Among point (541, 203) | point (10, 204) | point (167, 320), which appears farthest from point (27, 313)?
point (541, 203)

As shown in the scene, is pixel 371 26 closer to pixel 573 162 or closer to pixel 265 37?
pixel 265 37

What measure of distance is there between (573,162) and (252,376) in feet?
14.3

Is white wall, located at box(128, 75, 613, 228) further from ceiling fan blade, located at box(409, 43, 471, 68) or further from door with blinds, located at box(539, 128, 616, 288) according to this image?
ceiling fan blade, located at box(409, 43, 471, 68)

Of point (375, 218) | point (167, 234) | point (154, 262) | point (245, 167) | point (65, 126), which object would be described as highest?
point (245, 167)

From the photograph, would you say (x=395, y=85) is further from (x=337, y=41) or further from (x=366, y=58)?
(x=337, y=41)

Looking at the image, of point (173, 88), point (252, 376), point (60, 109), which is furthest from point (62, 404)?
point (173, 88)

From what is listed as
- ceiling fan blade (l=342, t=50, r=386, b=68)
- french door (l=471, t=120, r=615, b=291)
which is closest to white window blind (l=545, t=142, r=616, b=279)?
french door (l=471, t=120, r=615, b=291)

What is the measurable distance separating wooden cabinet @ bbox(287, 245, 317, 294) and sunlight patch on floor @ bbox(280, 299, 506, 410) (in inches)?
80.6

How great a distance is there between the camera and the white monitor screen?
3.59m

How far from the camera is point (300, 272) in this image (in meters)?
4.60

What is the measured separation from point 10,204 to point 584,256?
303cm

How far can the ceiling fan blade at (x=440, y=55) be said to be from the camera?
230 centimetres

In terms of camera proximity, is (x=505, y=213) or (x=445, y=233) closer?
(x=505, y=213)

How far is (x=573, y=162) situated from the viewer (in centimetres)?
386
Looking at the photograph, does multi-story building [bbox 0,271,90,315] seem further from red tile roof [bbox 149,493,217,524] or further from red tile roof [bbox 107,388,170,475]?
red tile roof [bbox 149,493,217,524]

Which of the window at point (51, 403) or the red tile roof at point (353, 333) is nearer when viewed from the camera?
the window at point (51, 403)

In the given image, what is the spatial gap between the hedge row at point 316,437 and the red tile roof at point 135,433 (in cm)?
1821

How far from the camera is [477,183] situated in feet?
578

Request
Please pull out each line of the items above that contains the word "white". Case counts.

Answer
Is white wall, located at box(128, 75, 613, 228) further from ceiling fan blade, located at box(409, 43, 471, 68) or further from door with blinds, located at box(539, 128, 616, 288) according to this image?
which is closest to white window blind (l=545, t=142, r=616, b=279)?
How great a distance is there between the camera and the white monitor screen?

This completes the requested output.